- _ARTIGO_

######

Se a destruição criativa é
essencial, o motor é:
“O impulso fundamental que inicia
e mantém o movimento da máquina capitalista decorre dos novos bens de consumo,
dos novos métodos de produção ou transporte, dos novos mercados, das novas
formas de organização industrial que a empresa capitalista cria”. (Schumpeter.
1976: 112).
Com a globalização liberal pós-modernista,
parece que a gramática da destruição criativa industrial deixou de ser o motor
do desenvolvimento capitalista; uma aliança da multinacional com o capital
financeiro ocidental se preocupou em determinar o fim do Estado territorial
nacional; é uma época de crescimento estacionário (Schumpeter: 117) para a
indústria territorial; os países desenvolvidos e subdesenvolvidos viram seu
Estado territorial nacional se decompor em pedaços de aparelhos repressivos e
em aparelhos ideológicos - sob a dominação do capital capitalista; os efeitos
desses fenômenos bloquearam a passagem das formas ideológicas do século XX
[como os partidos políticos etc.] para formas ideológicas do século XXI; porém,
outros fenômenos do século XX provocaram a desterritorialização do Estado
nacional nas Américas.
O <capitalismo criminoso>
de S. Platt é um conjunto de práticas de uma gramática econômica territorial:
lavagem de dinheiro, tráfico de drogas, suborno e corrupção, pirataria, tráfico
de seres humanos, financiamento do terrorismo, evasão/elisão fiscais, economias
ilegais como madeira, ouro, animais na Amazônia. O Banco é o agente financeiro dessa acumulação de capital
criminoso. Os efeitos no campo político territorial são a criação da região da
extrema direita nas “nações” e internacionalmente. Esta região da extrema
direita tem outros fenômeno heteróclitos.

######

- _OBJETIVO DO EXERCÍCIO_
Responda com base no artigo:
1. Segundo a citação de Schumpeter, de onde decorre o impulso fundamental que inicia e mantém o movimento da máquina capitalista?
2. Quem é apontado como o agente financeiro da acumulação de capital criminoso?
3. Quais são os efeitos desse capitalismo criminoso no campo político territorial?
A listagem a seguir é um material independente do artigo.

######

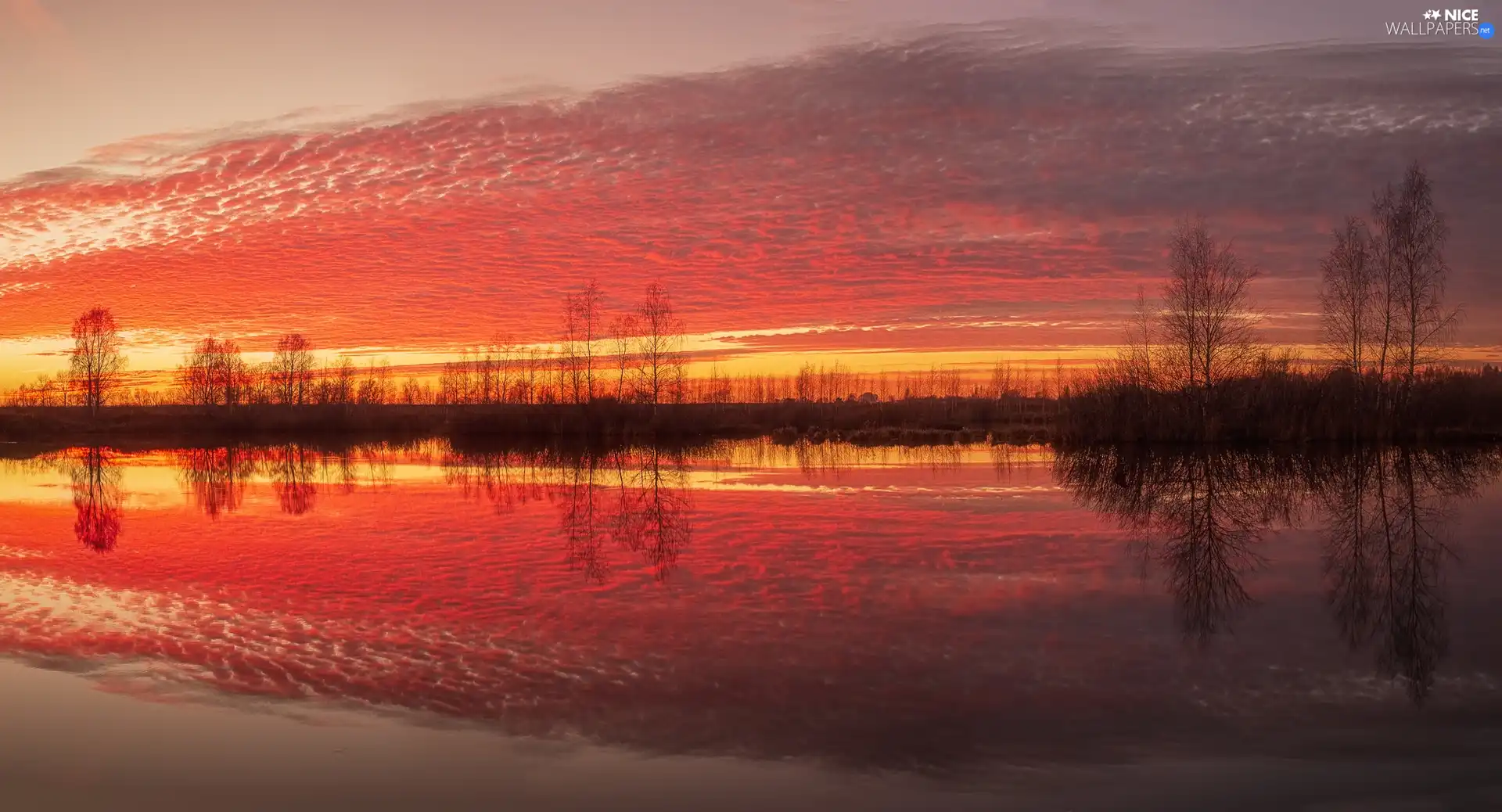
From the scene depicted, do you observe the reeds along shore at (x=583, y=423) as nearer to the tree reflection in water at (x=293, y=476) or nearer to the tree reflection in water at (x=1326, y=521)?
the tree reflection in water at (x=293, y=476)

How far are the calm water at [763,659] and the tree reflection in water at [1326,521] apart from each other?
0.31 feet

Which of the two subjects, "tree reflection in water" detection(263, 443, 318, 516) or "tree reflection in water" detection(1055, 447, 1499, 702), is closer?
"tree reflection in water" detection(1055, 447, 1499, 702)

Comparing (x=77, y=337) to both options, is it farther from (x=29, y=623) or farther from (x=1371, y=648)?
(x=1371, y=648)

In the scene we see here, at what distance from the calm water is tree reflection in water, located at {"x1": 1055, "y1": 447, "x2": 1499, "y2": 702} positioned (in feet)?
0.31

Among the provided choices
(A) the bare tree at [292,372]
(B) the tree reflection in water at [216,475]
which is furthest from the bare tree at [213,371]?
(B) the tree reflection in water at [216,475]

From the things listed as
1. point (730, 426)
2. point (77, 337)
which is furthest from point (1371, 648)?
point (77, 337)

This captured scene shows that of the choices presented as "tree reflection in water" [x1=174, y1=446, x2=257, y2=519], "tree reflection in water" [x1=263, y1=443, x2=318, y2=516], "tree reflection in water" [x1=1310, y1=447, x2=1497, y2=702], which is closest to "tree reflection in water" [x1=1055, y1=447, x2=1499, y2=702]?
"tree reflection in water" [x1=1310, y1=447, x2=1497, y2=702]

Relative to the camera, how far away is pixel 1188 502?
1842cm

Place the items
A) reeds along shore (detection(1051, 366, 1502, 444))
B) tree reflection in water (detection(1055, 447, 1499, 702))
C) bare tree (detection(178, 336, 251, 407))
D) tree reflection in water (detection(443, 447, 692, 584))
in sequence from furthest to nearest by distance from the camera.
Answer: bare tree (detection(178, 336, 251, 407)), reeds along shore (detection(1051, 366, 1502, 444)), tree reflection in water (detection(443, 447, 692, 584)), tree reflection in water (detection(1055, 447, 1499, 702))

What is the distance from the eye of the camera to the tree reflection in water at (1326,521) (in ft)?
30.3

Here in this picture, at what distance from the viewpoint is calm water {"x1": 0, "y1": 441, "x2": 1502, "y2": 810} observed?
577cm

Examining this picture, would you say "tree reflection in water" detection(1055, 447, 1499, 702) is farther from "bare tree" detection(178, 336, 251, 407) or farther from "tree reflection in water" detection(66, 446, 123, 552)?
A: "bare tree" detection(178, 336, 251, 407)

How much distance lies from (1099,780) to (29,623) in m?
10.1

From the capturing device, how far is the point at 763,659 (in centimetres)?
811
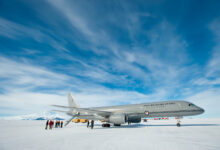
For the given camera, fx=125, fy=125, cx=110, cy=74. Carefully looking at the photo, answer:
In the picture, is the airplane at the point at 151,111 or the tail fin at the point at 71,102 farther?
the tail fin at the point at 71,102

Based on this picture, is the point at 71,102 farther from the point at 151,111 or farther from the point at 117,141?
the point at 117,141

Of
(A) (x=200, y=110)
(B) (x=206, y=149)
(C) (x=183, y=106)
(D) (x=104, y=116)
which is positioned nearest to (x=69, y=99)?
(D) (x=104, y=116)

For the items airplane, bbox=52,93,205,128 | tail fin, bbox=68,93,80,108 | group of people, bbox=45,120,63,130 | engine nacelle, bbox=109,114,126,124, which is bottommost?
group of people, bbox=45,120,63,130

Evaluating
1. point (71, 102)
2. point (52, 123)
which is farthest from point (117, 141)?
point (71, 102)

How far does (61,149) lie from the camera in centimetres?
696

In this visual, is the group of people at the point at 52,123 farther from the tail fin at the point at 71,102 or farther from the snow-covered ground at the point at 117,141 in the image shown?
the tail fin at the point at 71,102

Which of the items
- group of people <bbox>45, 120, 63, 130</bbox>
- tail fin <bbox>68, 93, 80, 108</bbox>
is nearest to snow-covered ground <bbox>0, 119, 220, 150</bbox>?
group of people <bbox>45, 120, 63, 130</bbox>

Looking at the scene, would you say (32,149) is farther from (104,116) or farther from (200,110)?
(200,110)

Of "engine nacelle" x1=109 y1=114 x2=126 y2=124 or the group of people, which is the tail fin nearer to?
the group of people

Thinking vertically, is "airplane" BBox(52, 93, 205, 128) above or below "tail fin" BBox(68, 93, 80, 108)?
below

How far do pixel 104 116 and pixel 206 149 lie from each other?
73.6 feet

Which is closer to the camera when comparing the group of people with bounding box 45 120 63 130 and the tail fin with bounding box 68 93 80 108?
the group of people with bounding box 45 120 63 130

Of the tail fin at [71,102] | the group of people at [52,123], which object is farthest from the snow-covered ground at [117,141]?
the tail fin at [71,102]

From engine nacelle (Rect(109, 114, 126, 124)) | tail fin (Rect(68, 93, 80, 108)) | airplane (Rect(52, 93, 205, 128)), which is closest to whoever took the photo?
airplane (Rect(52, 93, 205, 128))
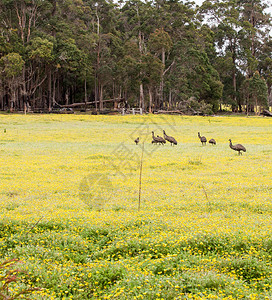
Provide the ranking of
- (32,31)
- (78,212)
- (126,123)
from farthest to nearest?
(32,31)
(126,123)
(78,212)

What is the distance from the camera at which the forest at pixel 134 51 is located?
56875mm

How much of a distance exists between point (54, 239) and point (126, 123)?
125ft

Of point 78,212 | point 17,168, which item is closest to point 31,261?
point 78,212

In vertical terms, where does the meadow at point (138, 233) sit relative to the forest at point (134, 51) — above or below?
below

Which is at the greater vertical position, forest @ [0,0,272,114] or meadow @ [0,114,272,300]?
forest @ [0,0,272,114]

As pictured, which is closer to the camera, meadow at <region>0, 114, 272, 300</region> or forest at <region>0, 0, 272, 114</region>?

######

- _SOLUÇÃO DA TAREFA_
1. Decorre dos novos bens de consumo, dos novos métodos de produção ou transporte, dos novos mercados e das novas formas de organização industrial que a empresa capitalista cria.
2. O Banco.
3. A criação da região da extrema direita nas "nações" e internacionalmente.